Maximum mean disrepancy quantization

This notebook illustrates how to use :class:KernelQuantization for compressing a sample [1,2]. Let's generate a Gaussian toy sample.

import jax.random as jr
import jax.numpy as jnp

rng_key = jr.PRNGKey(42)
x = jr.multivariate_normal(rng_key, mean=jnp.zeros(2), cov=jnp.eye(2), shape=(10_000,))

The KernelHerding class is used to build a callable that performs quantization given a chosen a kernel function.

Here, we use the energy kernel function in which case the maximum mean discrepancy reduces to the energy distance [3].

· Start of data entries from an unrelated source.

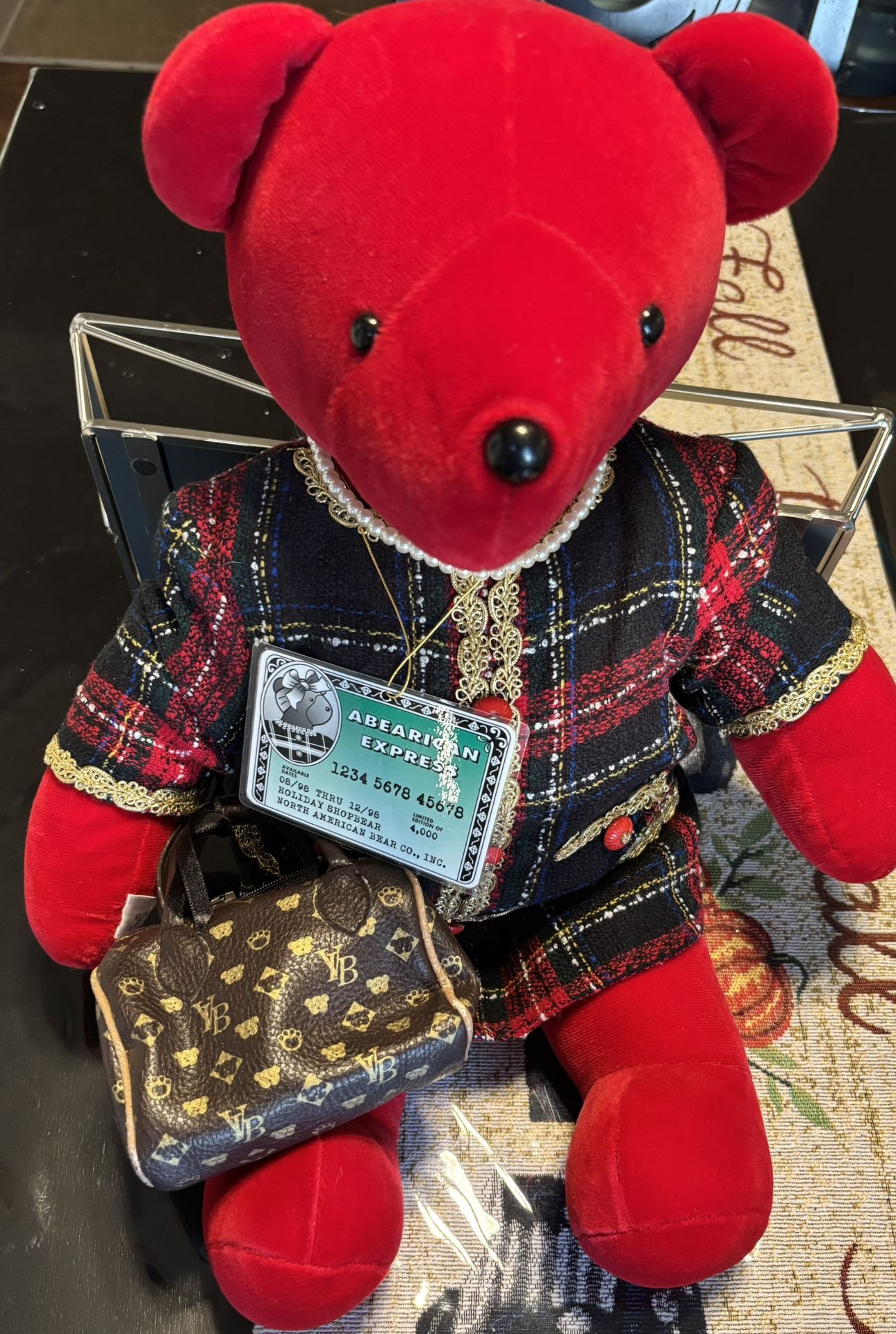 Holiday ShopBear-1998 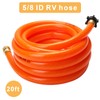 DERPIPE Black Water Flushing Hose - RV Black Water Tank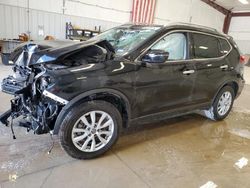 Salvage cars for sale at San Antonio, TX auction: 2019 Nissan Rogue S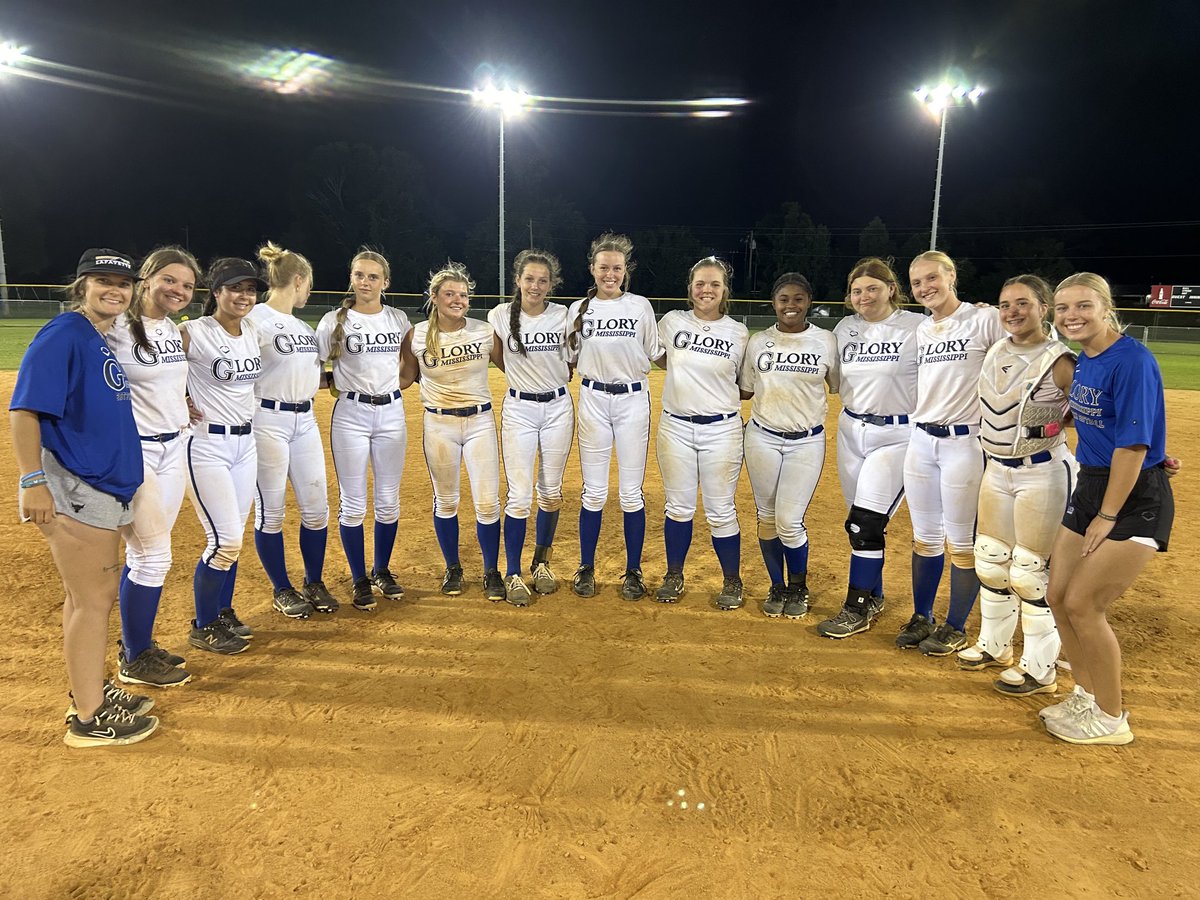 2024 USA Scout Town Showcase-Montgomery, Alabama-Mississippi Glory National 18-Lewis finishes 2-0 on Day 1! Great job ladies! #ALLIN!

from kernax.kernels import Energy
from kernax import KernelHerding

quantization_fn = KernelHerding(X, kernel_fn=Energy)
idx = quantization_fn(m = 1_000)

The output idx gathers the selected indices. Let's plot the result.

import matplotlib.pyplot as plt

fig = plt.figure()
ax = fig.add_subplot(111)
ax.plot(X[:, 0], X[:, 1], ls="", marker="o", color="gray", label="Initial sample")
ax.plot(X[idx, 0], X[idx, 1], ls="", marker="o", color="r", label="Selected sample")
ax.legend(fontsize=14)

Note that any custom kernel function can be used. An example is shown below and you can check the kernax.kernels module for more examples.

from kernax.types import JaxArray
from jaxtyping import Scalar

def custom_kernel(x: JaxArray, y: JaxArray) -> Scalar:
    # implement your own kernel
    # example: linear kernel
    kxy = jnp.dot(x, y)
    return kxy

References

[1] Chen, Y., Welling, M., & Smola, A. (2012). Super-samples from kernel herding. arXiv preprint arXiv:1203.3472

[2] Teymur, O., Gorham, J., Riabiz, M., & Oates, C. (2021, March). Optimal quantisation of probability measures using maximum mean discrepancy. In International Conference on Artificial Intelligence and Statistics (pp. 1027-1035). PMLR.

[3] Sejdinovic, D., Sriperumbudur, B., Gretton, A., & Fukumizu, K. (2013). Equivalence of distance-based and RKHS-based statistics in hypothesis testing. The annals of statistics, 2263-2291.